Single-side coating means only one face of the ceramic substrate has the metal layer — typically used when you need one solderable or bondable surface and the other side mounts directly to a heatsink or chassis. Double-side coating provides metal on both faces, enabling electrical connections or solder joints on both sides, which is common in DBC (Direct Bonded Copper) substrate applications and sandwich-style power module assemblies.
Copper is the most cost-effective and is fully solderable with standard Sn-Pb or lead-free solders — ideal for most DIY power electronics and LED builds. Silver offers slightly higher electrical conductivity and is used in silver-epoxy bonding processes. Gold is the most corrosion-resistant and is preferred for wire bonding, long-term reliability in humid environments, or applications where the surface must remain oxide-free over time. Select based on your bonding process and environmental requirements.
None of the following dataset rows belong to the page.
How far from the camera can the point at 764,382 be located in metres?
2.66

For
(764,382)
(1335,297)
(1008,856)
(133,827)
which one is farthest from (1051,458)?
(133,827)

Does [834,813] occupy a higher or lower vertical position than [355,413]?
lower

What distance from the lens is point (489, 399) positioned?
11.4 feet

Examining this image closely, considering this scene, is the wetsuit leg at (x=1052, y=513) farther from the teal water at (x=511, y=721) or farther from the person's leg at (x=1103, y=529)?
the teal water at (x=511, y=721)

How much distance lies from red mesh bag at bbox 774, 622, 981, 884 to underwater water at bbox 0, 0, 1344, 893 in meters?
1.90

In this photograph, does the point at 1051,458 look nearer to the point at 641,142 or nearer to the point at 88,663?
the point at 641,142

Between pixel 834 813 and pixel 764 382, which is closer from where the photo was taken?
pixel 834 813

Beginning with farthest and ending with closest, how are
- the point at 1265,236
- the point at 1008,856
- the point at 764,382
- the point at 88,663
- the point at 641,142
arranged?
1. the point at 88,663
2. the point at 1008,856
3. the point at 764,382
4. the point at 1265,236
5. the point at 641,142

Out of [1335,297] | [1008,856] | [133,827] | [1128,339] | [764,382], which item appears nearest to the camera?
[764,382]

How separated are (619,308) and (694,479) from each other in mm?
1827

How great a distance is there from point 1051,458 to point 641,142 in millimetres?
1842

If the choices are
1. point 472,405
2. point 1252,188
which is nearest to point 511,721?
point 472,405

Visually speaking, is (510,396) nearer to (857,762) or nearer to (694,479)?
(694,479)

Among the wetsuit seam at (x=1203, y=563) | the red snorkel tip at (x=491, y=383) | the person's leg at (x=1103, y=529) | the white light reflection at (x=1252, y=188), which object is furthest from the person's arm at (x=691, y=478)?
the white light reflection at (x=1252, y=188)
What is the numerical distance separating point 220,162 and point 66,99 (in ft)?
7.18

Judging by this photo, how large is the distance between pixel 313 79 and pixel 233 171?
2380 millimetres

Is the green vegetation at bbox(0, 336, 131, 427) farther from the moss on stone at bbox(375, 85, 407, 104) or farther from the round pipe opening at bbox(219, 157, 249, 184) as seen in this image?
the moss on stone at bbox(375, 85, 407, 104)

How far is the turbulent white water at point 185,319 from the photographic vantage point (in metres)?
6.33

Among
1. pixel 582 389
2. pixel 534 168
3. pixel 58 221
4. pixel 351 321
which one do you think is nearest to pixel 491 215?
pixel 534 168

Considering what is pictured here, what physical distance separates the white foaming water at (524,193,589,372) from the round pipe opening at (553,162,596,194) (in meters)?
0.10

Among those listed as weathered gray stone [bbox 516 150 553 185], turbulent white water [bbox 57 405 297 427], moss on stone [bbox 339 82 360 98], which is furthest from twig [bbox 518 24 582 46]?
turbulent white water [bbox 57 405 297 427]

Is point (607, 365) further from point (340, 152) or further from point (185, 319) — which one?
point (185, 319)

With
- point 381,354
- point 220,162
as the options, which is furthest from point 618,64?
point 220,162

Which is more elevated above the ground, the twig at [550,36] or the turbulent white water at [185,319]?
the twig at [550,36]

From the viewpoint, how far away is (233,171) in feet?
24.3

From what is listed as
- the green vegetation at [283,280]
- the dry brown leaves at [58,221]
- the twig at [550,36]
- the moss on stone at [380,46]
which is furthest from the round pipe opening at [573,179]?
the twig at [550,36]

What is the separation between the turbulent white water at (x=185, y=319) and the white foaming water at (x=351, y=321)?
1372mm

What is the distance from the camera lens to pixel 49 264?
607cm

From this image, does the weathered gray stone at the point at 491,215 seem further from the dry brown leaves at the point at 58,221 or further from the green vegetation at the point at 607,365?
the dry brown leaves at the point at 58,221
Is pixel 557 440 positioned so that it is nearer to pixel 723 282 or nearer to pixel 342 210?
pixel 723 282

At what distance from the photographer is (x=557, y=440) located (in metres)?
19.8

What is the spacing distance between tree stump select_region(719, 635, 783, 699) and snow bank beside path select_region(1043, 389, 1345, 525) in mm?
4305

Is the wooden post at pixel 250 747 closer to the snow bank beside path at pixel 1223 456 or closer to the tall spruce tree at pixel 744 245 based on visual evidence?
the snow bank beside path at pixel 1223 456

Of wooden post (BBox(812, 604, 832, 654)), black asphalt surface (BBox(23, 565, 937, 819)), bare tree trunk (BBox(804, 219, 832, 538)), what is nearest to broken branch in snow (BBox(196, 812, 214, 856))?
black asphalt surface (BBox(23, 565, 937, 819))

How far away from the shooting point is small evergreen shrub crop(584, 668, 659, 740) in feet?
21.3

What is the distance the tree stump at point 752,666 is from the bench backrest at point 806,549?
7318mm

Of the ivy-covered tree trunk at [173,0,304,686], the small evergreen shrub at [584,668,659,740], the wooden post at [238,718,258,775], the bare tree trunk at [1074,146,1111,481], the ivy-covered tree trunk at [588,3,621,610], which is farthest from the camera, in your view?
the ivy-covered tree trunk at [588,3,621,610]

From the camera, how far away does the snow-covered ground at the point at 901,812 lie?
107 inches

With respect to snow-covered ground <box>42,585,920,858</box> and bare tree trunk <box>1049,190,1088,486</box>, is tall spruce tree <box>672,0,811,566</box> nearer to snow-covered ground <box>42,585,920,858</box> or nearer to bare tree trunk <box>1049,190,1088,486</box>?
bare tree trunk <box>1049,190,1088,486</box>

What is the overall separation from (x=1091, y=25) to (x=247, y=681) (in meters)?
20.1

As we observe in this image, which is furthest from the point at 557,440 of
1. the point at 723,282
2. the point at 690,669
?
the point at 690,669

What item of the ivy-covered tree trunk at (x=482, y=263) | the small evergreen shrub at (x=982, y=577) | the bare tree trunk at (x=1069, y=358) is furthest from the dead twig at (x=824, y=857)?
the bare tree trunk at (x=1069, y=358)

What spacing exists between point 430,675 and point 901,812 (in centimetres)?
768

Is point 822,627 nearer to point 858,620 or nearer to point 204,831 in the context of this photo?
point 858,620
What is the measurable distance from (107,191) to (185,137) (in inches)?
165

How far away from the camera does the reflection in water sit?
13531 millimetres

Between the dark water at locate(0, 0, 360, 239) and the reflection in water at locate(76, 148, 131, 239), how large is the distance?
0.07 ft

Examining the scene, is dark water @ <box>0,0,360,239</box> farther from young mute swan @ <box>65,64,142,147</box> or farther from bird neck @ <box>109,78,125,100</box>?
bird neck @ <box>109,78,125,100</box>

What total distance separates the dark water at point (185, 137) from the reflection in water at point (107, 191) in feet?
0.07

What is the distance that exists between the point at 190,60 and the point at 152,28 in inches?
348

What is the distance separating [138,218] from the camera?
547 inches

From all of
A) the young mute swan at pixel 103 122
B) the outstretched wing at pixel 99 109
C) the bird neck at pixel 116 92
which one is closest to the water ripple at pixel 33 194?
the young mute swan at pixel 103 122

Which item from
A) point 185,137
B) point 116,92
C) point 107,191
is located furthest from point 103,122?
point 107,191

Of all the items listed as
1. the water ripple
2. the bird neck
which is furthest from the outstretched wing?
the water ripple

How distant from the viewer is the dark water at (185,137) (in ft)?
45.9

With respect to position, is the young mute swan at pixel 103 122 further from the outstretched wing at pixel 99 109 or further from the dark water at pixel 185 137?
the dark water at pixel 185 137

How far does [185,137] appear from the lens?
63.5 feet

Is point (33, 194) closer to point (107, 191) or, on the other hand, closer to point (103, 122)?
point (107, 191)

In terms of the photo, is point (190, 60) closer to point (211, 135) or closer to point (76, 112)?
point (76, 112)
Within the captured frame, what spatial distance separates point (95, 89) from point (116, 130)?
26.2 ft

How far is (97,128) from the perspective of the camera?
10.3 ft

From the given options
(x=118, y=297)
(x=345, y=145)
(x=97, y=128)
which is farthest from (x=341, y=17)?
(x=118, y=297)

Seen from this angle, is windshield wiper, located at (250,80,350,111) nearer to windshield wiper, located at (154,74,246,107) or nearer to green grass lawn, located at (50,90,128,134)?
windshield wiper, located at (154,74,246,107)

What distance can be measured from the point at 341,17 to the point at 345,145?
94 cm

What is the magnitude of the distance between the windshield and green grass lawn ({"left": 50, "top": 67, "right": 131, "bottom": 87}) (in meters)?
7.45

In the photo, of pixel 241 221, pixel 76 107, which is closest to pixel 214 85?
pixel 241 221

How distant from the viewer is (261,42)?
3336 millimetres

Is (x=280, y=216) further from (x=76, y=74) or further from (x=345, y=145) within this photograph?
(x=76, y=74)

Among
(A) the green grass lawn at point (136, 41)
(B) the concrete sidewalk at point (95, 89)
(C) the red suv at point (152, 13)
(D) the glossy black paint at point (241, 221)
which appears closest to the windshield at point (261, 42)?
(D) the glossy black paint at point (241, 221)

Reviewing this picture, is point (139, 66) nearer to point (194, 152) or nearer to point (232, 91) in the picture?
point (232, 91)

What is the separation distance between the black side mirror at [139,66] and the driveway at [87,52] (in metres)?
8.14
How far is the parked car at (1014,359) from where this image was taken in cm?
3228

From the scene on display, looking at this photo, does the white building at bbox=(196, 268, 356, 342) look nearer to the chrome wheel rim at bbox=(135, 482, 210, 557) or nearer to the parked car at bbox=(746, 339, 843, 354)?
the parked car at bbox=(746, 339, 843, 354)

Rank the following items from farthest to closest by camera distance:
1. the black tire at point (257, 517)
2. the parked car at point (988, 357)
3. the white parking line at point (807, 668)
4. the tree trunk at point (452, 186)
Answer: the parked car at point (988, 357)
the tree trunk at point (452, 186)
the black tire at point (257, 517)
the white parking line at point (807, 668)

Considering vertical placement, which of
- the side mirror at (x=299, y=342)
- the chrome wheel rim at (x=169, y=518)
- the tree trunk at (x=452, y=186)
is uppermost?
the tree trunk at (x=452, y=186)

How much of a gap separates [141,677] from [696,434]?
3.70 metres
Ceramic substrates are brittle and cannot be cut with standard metal tools. Precision cutting requires diamond-tipped blades or laser cutting equipment. If you need a custom size not listed in the variants, we recommend selecting the closest larger size and consulting a specialist ceramic machining service for trimming. Drilling is possible with diamond-coated drill bits at low speed with water cooling, but should be approached carefully to avoid cracking.
Yes — copper and silver metallized variants are compatible with standard reflow soldering and hand-soldering processes using appropriate flux. Gold-coated variants are compatible with wire bonding and gold-tin solder processes. Ensure the substrate is clean and free of contamination before soldering. The ceramic base itself is not affected by typical soldering temperatures (up to ~300°C for lead-free processes).
Measure the footprint of your component or die that will be mounted on the substrate, then select a sheet that is at least 1–2mm larger on each side to allow for solder fillet or bonding margin. For LED arrays, match the substrate to the LED star or COB footprint. For power transistors or IGBTs, the substrate should cover the full device base plus any required clearance to adjacent conductors. Refer to the variant size list above for all available dimensions.
Store in a dry, low-humidity environment away from corrosive gases. Copper-coated variants are most susceptible to surface oxidation over time — if long-term storage is needed before use, consider vacuum-sealed packaging or desiccant storage. Gold and silver variants are significantly more stable and can be stored under normal workshop conditions without special precautions. Avoid touching the metallized surface with bare hands to prevent contamination from skin oils.